The government’s ambition in offshore wind development is driven by a goal of generating 11% of the country’s total primary energy supply from renewable sources by 2030; and many large and well known Korean companies have entered the offshore market, including Doosan, Daewoo, Hyundai and Samsung. These corporate giants have also expressed strong interest in overseas markets in Europe and North America.
India taking first steps
In India, the government has taken first steps and an Offshore Wind Energy Steering Committee was constituted in 2012. The Ministry of New and Renewable Energy published a Draft National Offshore Wind Energy Policy in May 2013 with an objective to harness India’s offshore wind potential.
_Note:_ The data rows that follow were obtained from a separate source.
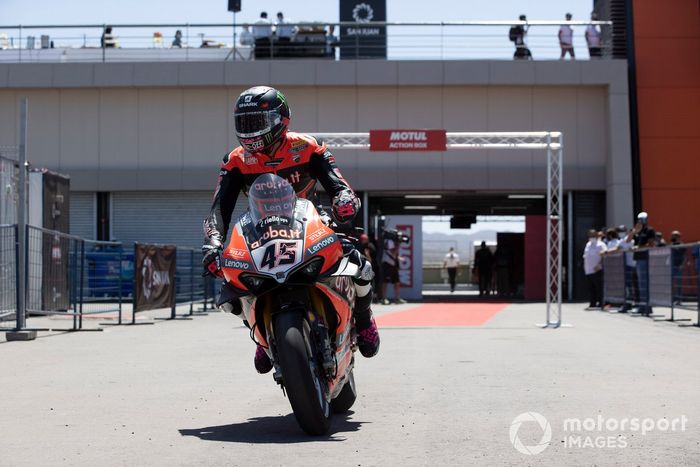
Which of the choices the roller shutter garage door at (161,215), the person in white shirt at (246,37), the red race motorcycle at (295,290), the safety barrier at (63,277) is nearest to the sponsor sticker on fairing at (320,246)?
the red race motorcycle at (295,290)

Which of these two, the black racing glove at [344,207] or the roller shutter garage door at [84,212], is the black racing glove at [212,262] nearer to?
the black racing glove at [344,207]

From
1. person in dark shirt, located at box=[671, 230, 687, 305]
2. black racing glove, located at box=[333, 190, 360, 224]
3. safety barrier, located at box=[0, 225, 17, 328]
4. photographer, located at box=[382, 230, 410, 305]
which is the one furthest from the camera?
photographer, located at box=[382, 230, 410, 305]

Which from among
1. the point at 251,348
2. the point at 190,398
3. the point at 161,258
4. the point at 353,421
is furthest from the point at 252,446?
the point at 161,258

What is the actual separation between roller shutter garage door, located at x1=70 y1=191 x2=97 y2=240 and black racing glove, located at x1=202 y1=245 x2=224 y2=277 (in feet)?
92.2

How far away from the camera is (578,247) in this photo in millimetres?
32344

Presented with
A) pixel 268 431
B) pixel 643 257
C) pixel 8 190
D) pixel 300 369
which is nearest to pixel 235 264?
pixel 300 369

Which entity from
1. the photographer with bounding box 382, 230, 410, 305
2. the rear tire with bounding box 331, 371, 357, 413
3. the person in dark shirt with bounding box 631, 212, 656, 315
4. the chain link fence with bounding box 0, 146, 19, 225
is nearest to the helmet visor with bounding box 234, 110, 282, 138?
the rear tire with bounding box 331, 371, 357, 413

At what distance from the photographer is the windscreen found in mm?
6035

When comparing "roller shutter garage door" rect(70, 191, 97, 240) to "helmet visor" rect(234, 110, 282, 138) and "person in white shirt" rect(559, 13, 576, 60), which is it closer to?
"person in white shirt" rect(559, 13, 576, 60)

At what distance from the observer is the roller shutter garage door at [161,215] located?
33562 millimetres

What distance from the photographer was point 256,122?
6652mm

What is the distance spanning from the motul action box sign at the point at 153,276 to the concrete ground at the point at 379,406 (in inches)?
169

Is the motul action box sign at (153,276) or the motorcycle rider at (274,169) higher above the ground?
the motorcycle rider at (274,169)

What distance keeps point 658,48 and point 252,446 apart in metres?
28.5
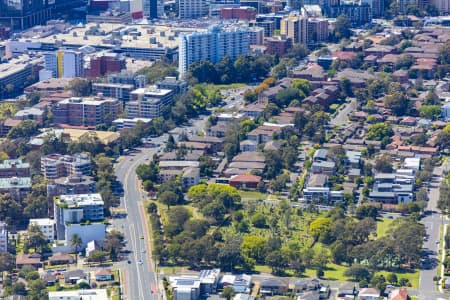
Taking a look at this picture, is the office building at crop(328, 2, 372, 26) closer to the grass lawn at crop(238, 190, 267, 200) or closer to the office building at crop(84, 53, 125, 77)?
the office building at crop(84, 53, 125, 77)

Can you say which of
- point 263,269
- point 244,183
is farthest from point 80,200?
point 244,183

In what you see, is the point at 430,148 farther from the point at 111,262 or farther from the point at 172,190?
the point at 111,262

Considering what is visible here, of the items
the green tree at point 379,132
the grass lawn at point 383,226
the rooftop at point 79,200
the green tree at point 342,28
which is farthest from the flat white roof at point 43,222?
the green tree at point 342,28

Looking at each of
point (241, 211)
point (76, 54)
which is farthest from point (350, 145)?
point (76, 54)

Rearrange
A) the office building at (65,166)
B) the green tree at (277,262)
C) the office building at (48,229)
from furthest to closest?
the office building at (65,166) < the office building at (48,229) < the green tree at (277,262)

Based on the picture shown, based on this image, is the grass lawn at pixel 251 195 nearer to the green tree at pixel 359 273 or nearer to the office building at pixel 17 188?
the office building at pixel 17 188

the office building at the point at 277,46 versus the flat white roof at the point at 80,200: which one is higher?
the office building at the point at 277,46

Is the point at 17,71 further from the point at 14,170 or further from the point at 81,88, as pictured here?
the point at 14,170

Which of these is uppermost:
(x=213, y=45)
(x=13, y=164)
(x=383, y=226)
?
(x=213, y=45)
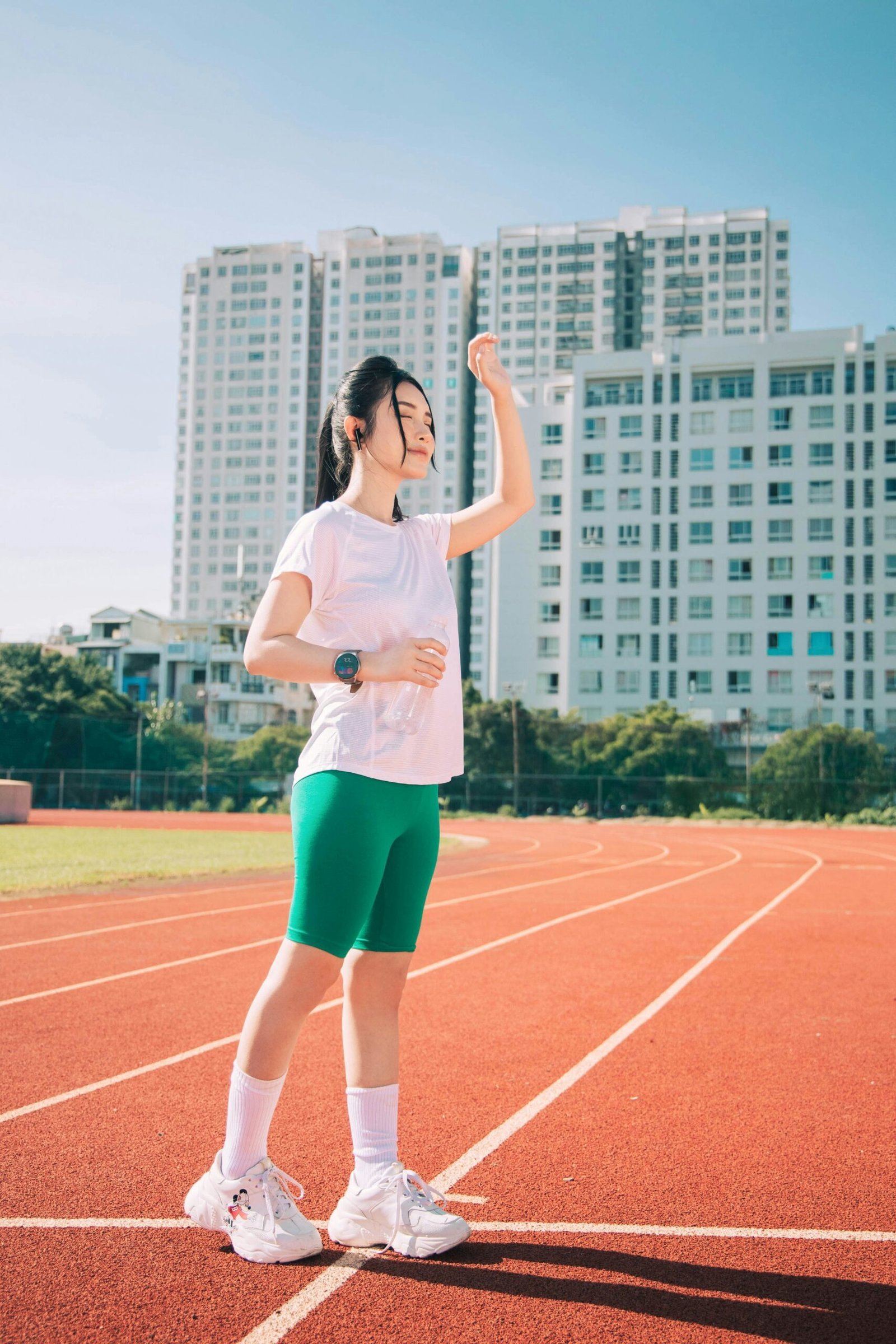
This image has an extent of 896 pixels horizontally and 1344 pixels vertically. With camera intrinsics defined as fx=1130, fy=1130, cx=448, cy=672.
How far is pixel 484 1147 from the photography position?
3.77 metres

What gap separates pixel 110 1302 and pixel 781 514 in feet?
251

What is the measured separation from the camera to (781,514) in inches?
2940

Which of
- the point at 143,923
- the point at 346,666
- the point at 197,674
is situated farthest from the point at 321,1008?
the point at 197,674

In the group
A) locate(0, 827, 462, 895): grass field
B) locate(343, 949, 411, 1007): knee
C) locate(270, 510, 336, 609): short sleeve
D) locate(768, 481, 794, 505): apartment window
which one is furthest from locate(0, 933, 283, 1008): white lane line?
locate(768, 481, 794, 505): apartment window

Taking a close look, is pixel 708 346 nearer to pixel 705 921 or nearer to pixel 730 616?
pixel 730 616

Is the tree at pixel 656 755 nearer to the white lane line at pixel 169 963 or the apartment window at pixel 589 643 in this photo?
the apartment window at pixel 589 643

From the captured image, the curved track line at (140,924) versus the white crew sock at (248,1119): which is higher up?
the white crew sock at (248,1119)

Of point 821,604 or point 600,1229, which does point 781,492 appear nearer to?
point 821,604

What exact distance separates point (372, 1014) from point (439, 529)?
130 cm

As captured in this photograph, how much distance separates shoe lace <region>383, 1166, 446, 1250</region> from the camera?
2.78m

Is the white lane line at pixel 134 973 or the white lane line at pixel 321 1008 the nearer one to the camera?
the white lane line at pixel 321 1008

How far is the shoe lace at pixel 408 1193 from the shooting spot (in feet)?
9.11

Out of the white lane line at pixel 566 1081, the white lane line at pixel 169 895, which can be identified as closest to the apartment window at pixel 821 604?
the white lane line at pixel 169 895

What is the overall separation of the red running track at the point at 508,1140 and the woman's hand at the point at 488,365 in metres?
2.22
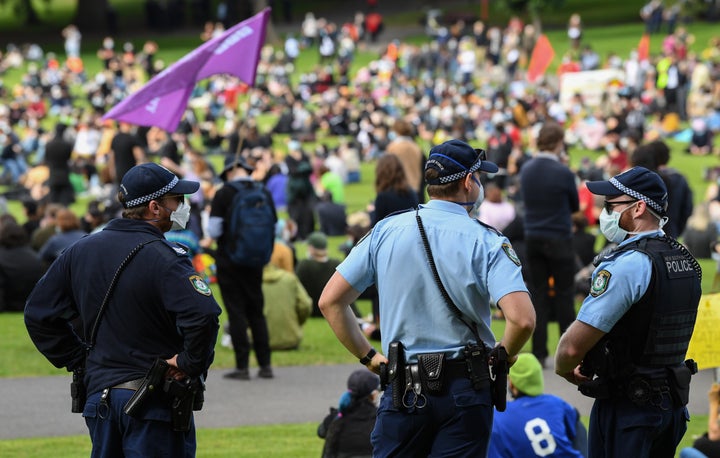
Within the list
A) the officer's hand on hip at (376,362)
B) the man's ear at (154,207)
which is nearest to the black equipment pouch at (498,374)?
the officer's hand on hip at (376,362)

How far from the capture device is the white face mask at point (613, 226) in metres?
5.36

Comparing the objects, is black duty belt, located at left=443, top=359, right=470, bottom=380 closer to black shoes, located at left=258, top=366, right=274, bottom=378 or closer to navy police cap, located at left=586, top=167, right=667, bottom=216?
navy police cap, located at left=586, top=167, right=667, bottom=216

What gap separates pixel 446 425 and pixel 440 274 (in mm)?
581

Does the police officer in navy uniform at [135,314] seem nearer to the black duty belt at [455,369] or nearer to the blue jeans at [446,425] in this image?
the blue jeans at [446,425]

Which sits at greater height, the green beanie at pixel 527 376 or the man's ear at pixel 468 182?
the man's ear at pixel 468 182

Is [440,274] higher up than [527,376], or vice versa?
[440,274]

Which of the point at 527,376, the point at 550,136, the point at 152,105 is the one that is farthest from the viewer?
the point at 152,105

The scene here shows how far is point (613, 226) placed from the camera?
212 inches

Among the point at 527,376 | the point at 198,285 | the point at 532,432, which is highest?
the point at 198,285

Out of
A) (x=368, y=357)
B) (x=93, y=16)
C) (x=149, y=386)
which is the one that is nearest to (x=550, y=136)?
(x=368, y=357)

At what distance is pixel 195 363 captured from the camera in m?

The Ministry will oversee and establish the National Offshore Wind Energy Authority.
The key bottlenecks for offshore development in India according to the draft policy are resource identification, power grid interconnection and operation, and the development of adequate transmission infrastructure.
Preliminary assessments indicate offshore wind potential along the coastlines of the States of Gujarat, Karnataka, Kerala, Tamil Nadu and the Union Territory of Goa.
Challenges still remain
Offshore wind has a number of advantages, such as higher wind speeds and less turbulence than on land, and fewer environmental constraints. Offshore is particularly suitable for large scale development near major demand centres represented by the major port cities of the world, avoiding the need for long transmission lines to get the power to demand centres, as is so often the case onshore.
Although the global offshore wind development has passed the 5GW mark, it still is lagging behind expectations. Actual installations in the EU member states in 2012 were 14% lower than the 5.8GW target set in the National Renewable Energy
Action Plans. The Chinese target of 5GW by 2015 seems increasingly unlikely to be met. Although it is still early days to anticipate the real pace of the future developments in Japan, Korea and Taiwan, it won’t be an easy task to achieve the ambitious targets.
A major challenge for offshore wind development today is to continue to bring down costs. Selection of sites in deeper waters, further from shore, with more difficult seabed conditions and higher waves, have all contributed towards driving costs up faster than the improvements in the technology have been able to drive them down.
However, technology cost reductions continue to be achieved, and this is one of the main reasons for continued confidence in offshore wind. In addition, it is expected that the cost of energy from offshore wind will come down substantially as the mass rollout of the next generation of offshore wind turbines begins to take place.